◆ Task description ◆
Copy the lines below verbatim. Begin with the first and end with the line containing "site ENO_S3_B02.".

#### Source records

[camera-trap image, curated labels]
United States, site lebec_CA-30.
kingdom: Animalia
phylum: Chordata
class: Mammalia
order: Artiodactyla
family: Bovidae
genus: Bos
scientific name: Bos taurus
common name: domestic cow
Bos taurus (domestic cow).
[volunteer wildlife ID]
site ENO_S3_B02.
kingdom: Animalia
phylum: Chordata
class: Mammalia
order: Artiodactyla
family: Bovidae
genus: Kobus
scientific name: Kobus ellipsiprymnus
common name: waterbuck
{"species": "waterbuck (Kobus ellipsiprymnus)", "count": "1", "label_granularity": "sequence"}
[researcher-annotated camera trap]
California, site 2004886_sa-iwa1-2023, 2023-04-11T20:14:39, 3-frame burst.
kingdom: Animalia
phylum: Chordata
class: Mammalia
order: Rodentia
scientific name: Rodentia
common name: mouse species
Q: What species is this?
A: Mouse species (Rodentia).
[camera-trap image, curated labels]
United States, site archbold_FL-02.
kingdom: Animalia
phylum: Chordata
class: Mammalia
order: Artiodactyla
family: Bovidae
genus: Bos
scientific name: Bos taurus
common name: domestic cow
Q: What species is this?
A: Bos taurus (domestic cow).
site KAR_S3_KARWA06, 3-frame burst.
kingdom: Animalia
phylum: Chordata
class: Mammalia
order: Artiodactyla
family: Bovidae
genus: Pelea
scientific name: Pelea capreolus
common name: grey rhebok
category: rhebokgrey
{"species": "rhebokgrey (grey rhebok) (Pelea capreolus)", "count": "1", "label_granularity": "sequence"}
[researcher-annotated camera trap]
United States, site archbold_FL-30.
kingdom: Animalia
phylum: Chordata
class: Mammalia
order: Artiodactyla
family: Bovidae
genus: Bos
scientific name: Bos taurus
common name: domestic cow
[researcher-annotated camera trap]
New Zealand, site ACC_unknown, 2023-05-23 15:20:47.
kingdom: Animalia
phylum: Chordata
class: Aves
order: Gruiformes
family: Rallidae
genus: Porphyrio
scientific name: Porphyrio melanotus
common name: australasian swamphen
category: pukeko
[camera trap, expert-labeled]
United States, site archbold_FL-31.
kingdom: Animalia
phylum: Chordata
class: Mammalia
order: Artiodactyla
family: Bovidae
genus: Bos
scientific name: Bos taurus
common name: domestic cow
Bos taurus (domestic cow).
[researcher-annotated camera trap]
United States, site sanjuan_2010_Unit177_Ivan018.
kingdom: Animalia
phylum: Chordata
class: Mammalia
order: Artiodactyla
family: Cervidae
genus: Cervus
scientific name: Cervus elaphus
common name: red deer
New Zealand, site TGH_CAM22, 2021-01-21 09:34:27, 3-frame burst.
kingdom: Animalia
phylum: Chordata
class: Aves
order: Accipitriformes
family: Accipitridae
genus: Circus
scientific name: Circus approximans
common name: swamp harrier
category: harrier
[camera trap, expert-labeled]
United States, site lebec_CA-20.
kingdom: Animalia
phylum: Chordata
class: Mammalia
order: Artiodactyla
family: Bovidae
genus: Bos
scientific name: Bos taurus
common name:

########

◆ Answer for this exercise ◆
[camera-trap image, curated labels]
United States, site lebec_CA-30.
kingdom: Animalia
phylum: Chordata
class: Mammalia
order: Artiodactyla
family: Bovidae
genus: Bos
scientific name: Bos taurus
common name: domestic cow
Bos taurus (domestic cow).
[volunteer wildlife ID]
site ENO_S3_B02.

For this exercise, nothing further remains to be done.